Le direttive del clan sarebbero partite direttamente dal carcere. È uno degli elementi centrali dell’inchiesta coordinata dalla Direzione distrettuale antimafia di Napoli che ha portato all’arresto di 23 persone e all’applicazione del divieto di dimora per altri tre indagati nell’ambito di una maxi operazione dei carabinieri ad Afragola.
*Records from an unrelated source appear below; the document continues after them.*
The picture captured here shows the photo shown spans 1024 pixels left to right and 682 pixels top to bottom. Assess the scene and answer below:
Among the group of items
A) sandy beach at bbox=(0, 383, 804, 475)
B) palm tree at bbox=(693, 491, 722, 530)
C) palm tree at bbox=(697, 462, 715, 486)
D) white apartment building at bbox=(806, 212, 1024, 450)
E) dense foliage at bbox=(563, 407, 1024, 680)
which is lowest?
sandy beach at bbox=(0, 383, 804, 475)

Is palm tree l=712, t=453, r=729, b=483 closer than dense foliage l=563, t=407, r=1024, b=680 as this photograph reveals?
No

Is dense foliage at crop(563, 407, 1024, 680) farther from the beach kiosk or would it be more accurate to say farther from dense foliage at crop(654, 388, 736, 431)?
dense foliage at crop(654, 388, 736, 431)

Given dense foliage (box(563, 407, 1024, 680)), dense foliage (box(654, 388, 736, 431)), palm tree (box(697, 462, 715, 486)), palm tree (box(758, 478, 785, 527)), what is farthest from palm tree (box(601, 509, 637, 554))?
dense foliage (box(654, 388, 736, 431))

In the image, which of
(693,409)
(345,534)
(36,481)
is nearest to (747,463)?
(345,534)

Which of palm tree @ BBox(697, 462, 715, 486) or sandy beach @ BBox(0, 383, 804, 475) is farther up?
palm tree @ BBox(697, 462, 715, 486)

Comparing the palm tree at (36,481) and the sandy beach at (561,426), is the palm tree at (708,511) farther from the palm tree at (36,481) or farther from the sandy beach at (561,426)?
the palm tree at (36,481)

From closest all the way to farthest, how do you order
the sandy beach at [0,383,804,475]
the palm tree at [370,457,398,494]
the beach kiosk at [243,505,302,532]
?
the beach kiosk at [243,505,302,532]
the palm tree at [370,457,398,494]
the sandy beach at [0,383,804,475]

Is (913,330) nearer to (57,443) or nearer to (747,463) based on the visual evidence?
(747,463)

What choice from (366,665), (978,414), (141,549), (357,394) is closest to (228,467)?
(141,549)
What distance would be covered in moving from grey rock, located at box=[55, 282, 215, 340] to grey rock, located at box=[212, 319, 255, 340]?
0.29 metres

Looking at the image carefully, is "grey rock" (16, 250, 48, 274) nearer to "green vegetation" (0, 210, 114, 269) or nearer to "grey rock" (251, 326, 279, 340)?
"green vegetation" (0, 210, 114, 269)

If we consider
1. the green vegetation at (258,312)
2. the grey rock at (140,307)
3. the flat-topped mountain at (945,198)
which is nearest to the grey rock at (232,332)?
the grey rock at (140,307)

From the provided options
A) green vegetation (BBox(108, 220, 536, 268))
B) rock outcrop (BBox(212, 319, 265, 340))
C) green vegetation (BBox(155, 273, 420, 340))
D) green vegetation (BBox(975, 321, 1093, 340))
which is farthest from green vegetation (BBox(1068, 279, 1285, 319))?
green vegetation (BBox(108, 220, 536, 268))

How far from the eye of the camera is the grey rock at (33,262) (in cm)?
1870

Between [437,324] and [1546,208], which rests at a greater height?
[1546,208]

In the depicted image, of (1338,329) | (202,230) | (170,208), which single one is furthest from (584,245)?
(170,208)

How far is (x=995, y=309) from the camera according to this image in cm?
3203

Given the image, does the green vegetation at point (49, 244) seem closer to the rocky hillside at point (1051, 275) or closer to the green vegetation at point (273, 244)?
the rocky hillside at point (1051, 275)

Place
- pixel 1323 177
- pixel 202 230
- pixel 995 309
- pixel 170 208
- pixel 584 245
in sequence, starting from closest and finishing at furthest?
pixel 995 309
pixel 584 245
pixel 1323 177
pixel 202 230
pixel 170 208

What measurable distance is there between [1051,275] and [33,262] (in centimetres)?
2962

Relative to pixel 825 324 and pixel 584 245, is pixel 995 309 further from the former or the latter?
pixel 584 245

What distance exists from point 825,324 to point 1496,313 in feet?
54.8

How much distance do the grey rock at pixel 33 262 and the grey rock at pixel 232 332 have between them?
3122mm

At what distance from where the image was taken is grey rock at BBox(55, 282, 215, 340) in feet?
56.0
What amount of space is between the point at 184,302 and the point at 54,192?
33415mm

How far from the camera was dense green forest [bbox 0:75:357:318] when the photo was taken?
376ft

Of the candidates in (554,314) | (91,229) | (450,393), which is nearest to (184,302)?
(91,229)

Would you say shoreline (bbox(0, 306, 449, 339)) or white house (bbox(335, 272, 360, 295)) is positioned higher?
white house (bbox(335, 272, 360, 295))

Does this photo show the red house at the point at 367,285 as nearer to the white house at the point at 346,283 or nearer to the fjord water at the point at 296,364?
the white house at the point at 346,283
Nel mirino degli investigatori l’articolazione del clan Moccia conosciuta come “Panzarottari”, ritenuta responsabile di un vasto sistema criminale fondato su estorsioni, traffico di droga e controllo del territorio attraverso il metodo mafioso.
Secondo la ricostruzione della DDA, il gruppo avrebbe imposto il proprio potere criminale ai danni di commercianti e imprenditori locali ricorrendo anche a intimidazioni armate. Le attività estorsive sarebbero state accompagnate dalla gestione di una piazza di spaccio particolarmente attiva nella zona afragolese, con la distribuzione di cocaina, hashish e marijuana.
Gli accertamenti dei carabinieri del Nucleo Investigativo di Castello di Cisterna avrebbero inoltre fatto emergere il ruolo operativo di affiliati detenuti che, pur trovandosi in carcere, sarebbero riusciti a mantenere i contatti con l’esterno. Attraverso cellulari introdotti illegalmente negli istituti penitenziari, gli indagati avrebbero continuato a coordinare le attività del gruppo impartendo ordini ai complici liberi.
Le accuse contestate dalla Procura comprendono associazione mafiosa, associazione finalizzata al traffico di sostanze stupefacenti, detenzione di armi, ricettazione, favoreggiamento ed estorsione. Contestato anche il reato di accesso indebito a dispositivi di comunicazione da parte di detenuti.
L’operazione rappresenta un nuovo affondo investigativo contro gli assetti criminali riconducibili al clan Moccia, storicamente radicato nell’area nord della provincia di Napoli e da anni considerato uno dei gruppi camorristici più influenti del territorio.
Gli inquirenti sottolineano come il provvedimento cautelare sia stato emesso nella fase preliminare delle indagini. Gli indagati, pertanto, devono ritenersi presunti innocenti fino a sentenza irrevocabile.